START DATA RECORDS
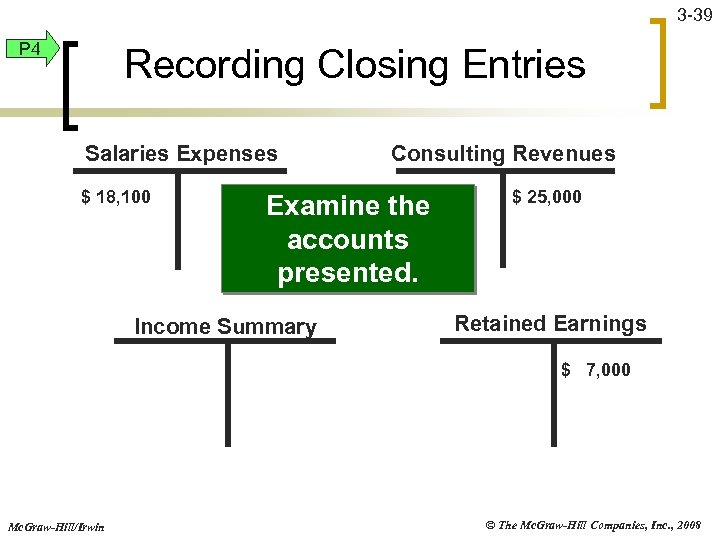 3-39

P4

Recording Closing Entries

Salaries Expenses

$ 18,100

Consulting Revenues

$ 25,000

Examine the accounts presented.

Income Summary

Retained Earnings

$ 7,000

McGraw-Hill/Irwin

© The McGraw-Hill Companies, Inc., 2008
END DATA RECORDS
__WORK TO BE COMPLETED__: Where a line in the records above contains the string "Hill", return that line.

__TASK RESULT__:
McGraw-Hill/Irwin
© The McGraw-Hill Companies, Inc., 2008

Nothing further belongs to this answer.